(Beginning of MATERIAL FOR THE TASK)

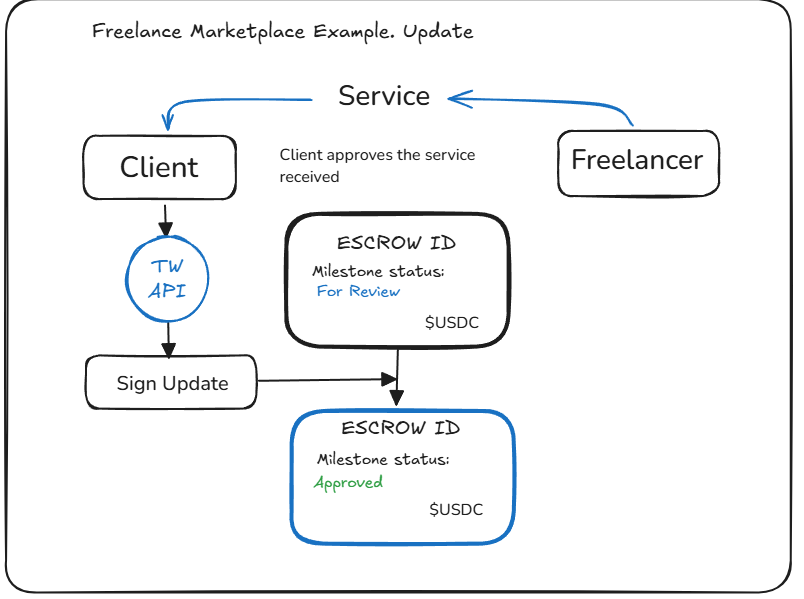 Freelance Marketplace Example. Update

Service

Client

Client approves the service received

Freelancer

TW API

ESCROW ID

Milestone status:
For Review

$USDC

Sign Update

ESCROW ID

Milestone status:
Approved

$USDC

(End of MATERIAL FOR THE TASK)

TASK PROMPT — Skip every picture and transcribe the data above exactly.

TASK OUTPUT —
 Freelance Marketplace Example. Update

Service

Client

Client approves the service received

Freelancer

TW API

ESCROW ID

Milestone status:
For Review

$USDC

Sign Update

ESCROW ID

Milestone status:
Approved

$USDC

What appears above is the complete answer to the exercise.